### [What the task requires]
Render each line of the material below as a two-column Markdown table, with the row number under Row and the line itself under Line, and skip blank lines.

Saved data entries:
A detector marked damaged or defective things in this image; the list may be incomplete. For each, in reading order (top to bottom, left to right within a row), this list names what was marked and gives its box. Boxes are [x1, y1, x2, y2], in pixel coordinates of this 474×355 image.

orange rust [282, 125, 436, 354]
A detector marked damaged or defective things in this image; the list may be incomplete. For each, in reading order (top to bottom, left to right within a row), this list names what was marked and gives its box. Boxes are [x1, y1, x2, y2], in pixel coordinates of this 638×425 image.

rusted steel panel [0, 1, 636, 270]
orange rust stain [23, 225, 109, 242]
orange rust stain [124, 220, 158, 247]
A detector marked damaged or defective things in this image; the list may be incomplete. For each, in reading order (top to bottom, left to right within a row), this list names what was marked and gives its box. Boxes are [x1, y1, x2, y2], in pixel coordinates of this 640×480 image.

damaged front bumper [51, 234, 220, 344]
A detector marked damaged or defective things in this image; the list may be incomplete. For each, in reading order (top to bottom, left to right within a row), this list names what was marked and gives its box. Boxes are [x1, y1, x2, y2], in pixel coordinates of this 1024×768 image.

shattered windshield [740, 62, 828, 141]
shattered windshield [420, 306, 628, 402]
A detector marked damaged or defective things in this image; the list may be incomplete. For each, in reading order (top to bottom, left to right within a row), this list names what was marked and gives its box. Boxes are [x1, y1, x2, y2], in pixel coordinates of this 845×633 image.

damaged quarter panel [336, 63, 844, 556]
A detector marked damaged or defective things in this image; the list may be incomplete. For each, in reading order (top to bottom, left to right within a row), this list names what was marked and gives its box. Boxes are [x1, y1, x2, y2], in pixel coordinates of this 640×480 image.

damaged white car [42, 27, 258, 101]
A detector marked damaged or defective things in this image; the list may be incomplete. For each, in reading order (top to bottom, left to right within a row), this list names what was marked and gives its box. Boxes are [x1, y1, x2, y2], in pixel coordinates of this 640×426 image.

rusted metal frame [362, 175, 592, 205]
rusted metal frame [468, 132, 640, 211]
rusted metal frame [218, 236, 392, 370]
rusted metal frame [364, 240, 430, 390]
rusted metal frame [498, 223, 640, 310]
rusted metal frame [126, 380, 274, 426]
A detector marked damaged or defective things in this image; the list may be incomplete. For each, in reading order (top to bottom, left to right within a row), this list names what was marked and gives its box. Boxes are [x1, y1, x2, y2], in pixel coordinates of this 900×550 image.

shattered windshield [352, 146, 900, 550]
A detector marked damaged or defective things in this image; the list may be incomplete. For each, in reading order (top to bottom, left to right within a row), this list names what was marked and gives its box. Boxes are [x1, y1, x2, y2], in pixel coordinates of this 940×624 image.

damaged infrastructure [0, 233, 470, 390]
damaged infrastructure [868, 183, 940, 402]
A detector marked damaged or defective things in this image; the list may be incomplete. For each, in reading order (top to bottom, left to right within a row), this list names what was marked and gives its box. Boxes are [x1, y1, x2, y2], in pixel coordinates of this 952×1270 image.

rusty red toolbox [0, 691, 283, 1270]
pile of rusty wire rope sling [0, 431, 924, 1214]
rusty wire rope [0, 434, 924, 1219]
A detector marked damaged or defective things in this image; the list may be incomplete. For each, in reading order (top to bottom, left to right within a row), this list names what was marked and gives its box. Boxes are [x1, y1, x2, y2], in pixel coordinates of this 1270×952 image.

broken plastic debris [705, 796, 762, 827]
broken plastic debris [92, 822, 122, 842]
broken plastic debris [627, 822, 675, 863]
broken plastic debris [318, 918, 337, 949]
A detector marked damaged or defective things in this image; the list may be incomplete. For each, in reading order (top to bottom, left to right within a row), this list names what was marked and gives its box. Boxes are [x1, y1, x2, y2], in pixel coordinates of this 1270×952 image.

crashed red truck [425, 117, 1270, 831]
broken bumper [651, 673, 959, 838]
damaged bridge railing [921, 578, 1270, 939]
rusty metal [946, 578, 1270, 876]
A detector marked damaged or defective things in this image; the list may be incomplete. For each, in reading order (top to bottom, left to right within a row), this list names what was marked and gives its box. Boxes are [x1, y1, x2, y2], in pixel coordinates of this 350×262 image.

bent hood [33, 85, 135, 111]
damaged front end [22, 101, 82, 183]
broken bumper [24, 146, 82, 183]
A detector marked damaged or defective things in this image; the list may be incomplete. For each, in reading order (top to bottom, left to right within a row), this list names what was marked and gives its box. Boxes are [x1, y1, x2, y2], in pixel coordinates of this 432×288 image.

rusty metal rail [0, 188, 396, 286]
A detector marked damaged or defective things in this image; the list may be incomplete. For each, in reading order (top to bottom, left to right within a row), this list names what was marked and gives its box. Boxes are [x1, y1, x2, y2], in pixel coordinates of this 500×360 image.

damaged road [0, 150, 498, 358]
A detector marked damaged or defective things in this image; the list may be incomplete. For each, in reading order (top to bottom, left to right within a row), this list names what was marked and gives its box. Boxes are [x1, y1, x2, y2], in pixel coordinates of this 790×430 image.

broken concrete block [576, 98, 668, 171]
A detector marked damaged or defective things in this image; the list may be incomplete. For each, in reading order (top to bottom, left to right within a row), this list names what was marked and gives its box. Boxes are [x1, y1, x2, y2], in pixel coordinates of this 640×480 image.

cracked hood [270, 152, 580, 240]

### [Final result]
| Row | Line |
|---|---|
| 1 | A detector marked damaged or defective things in this image; the list may be incomplete. For each, in reading order (top to bottom, left to right within a row), this list names what was marked and gives its box. Boxes are [x1, y1, x2, y2], in pixel coordinates of this 474×355 image. |
| 2 | orange rust [282, 125, 436, 354] |
| 3 | A detector marked damaged or defective things in this image; the list may be incomplete. For each, in reading order (top to bottom, left to right within a row), this list names what was marked and gives its box. Boxes are [x1, y1, x2, y2], in pixel coordinates of this 638×425 image. |
| 4 | rusted steel panel [0, 1, 636, 270] |
| 5 | orange rust stain [23, 225, 109, 242] |
| 6 | orange rust stain [124, 220, 158, 247] |
| 7 | A detector marked damaged or defective things in this image; the list may be incomplete. For each, in reading order (top to bottom, left to right within a row), this list names what was marked and gives its box. Boxes are [x1, y1, x2, y2], in pixel coordinates of this 640×480 image. |
| 8 | damaged front bumper [51, 234, 220, 344] |
| 9 | A detector marked damaged or defective things in this image; the list may be incomplete. For each, in reading order (top to bottom, left to right within a row), this list names what was marked and gives its box. Boxes are [x1, y1, x2, y2], in pixel coordinates of this 1024×768 image. |
| 10 | shattered windshield [740, 62, 828, 141] |
| 11 | shattered windshield [420, 306, 628, 402] |
| 12 | A detector marked damaged or defective things in this image; the list may be incomplete. For each, in reading order (top to bottom, left to right within a row), this list names what was marked and gives its box. Boxes are [x1, y1, x2, y2], in pixel coordinates of this 845×633 image. |
| 13 | damaged quarter panel [336, 63, 844, 556] |
| 14 | A detector marked damaged or defective things in this image; the list may be incomplete. For each, in reading order (top to bottom, left to right within a row), this list names what was marked and gives its box. Boxes are [x1, y1, x2, y2], in pixel coordinates of this 640×480 image. |
| 15 | damaged white car [42, 27, 258, 101] |
| 16 | A detector marked damaged or defective things in this image; the list may be incomplete. For each, in reading order (top to bottom, left to right within a row), this list names what was marked and gives its box. Boxes are [x1, y1, x2, y2], in pixel coordinates of this 640×426 image. |
| 17 | rusted metal frame [362, 175, 592, 205] |
| 18 | rusted metal frame [468, 132, 640, 211] |
| 19 | rusted metal frame [218, 236, 392, 370] |
| 20 | rusted metal frame [364, 240, 430, 390] |
| 21 | rusted metal frame [498, 223, 640, 310] |
| 22 | rusted metal frame [126, 380, 274, 426] |
| 23 | A detector marked damaged or defective things in this image; the list may be incomplete. For each, in reading order (top to bottom, left to right within a row), this list names what was marked and gives its box. Boxes are [x1, y1, x2, y2], in pixel coordinates of this 900×550 image. |
| 24 | shattered windshield [352, 146, 900, 550] |
| 25 | A detector marked damaged or defective things in this image; the list may be incomplete. For each, in reading order (top to bottom, left to right within a row), this list names what was marked and gives its box. Boxes are [x1, y1, x2, y2], in pixel coordinates of this 940×624 image. |
| 26 | damaged infrastructure [0, 233, 470, 390] |
| 27 | damaged infrastructure [868, 183, 940, 402] |
| 28 | A detector marked damaged or defective things in this image; the list may be incomplete. For each, in reading order (top to bottom, left to right within a row), this list names what was marked and gives its box. Boxes are [x1, y1, x2, y2], in pixel coordinates of this 952×1270 image. |
| 29 | rusty red toolbox [0, 691, 283, 1270] |
| 30 | pile of rusty wire rope sling [0, 431, 924, 1214] |
| 31 | rusty wire rope [0, 434, 924, 1219] |
| 32 | A detector marked damaged or defective things in this image; the list may be incomplete. For each, in reading order (top to bottom, left to right within a row), this list names what was marked and gives its box. Boxes are [x1, y1, x2, y2], in pixel coordinates of this 1270×952 image. |
| 33 | broken plastic debris [705, 796, 762, 827] |
| 34 | broken plastic debris [92, 822, 122, 842] |
| 35 | broken plastic debris [627, 822, 675, 863] |
| 36 | broken plastic debris [318, 918, 337, 949] |
| 37 | A detector marked damaged or defective things in this image; the list may be incomplete. For each, in reading order (top to bottom, left to right within a row), this list names what was marked and gives its box. Boxes are [x1, y1, x2, y2], in pixel coordinates of this 1270×952 image. |
| 38 | crashed red truck [425, 117, 1270, 831] |
| 39 | broken bumper [651, 673, 959, 838] |
| 40 | damaged bridge railing [921, 578, 1270, 939] |
| 41 | rusty metal [946, 578, 1270, 876] |
| 42 | A detector marked damaged or defective things in this image; the list may be incomplete. For each, in reading order (top to bottom, left to right within a row), this list names what was marked and gives its box. Boxes are [x1, y1, x2, y2], in pixel coordinates of this 350×262 image. |
| 43 | bent hood [33, 85, 135, 111] |
| 44 | damaged front end [22, 101, 82, 183] |
| 45 | broken bumper [24, 146, 82, 183] |
| 46 | A detector marked damaged or defective things in this image; the list may be incomplete. For each, in reading order (top to bottom, left to right within a row), this list names what was marked and gives its box. Boxes are [x1, y1, x2, y2], in pixel coordinates of this 432×288 image. |
| 47 | rusty metal rail [0, 188, 396, 286] |
| 48 | A detector marked damaged or defective things in this image; the list may be incomplete. For each, in reading order (top to bottom, left to right within a row), this list names what was marked and gives its box. Boxes are [x1, y1, x2, y2], in pixel coordinates of this 500×360 image. |
| 49 | damaged road [0, 150, 498, 358] |
| 50 | A detector marked damaged or defective things in this image; the list may be incomplete. For each, in reading order (top to bottom, left to right within a row), this list names what was marked and gives its box. Boxes are [x1, y1, x2, y2], in pixel coordinates of this 790×430 image. |
| 51 | broken concrete block [576, 98, 668, 171] |
| 52 | A detector marked damaged or defective things in this image; the list may be incomplete. For each, in reading order (top to bottom, left to right within a row), this list names what was marked and gives its box. Boxes are [x1, y1, x2, y2], in pixel coordinates of this 640×480 image. |
| 53 | cracked hood [270, 152, 580, 240] |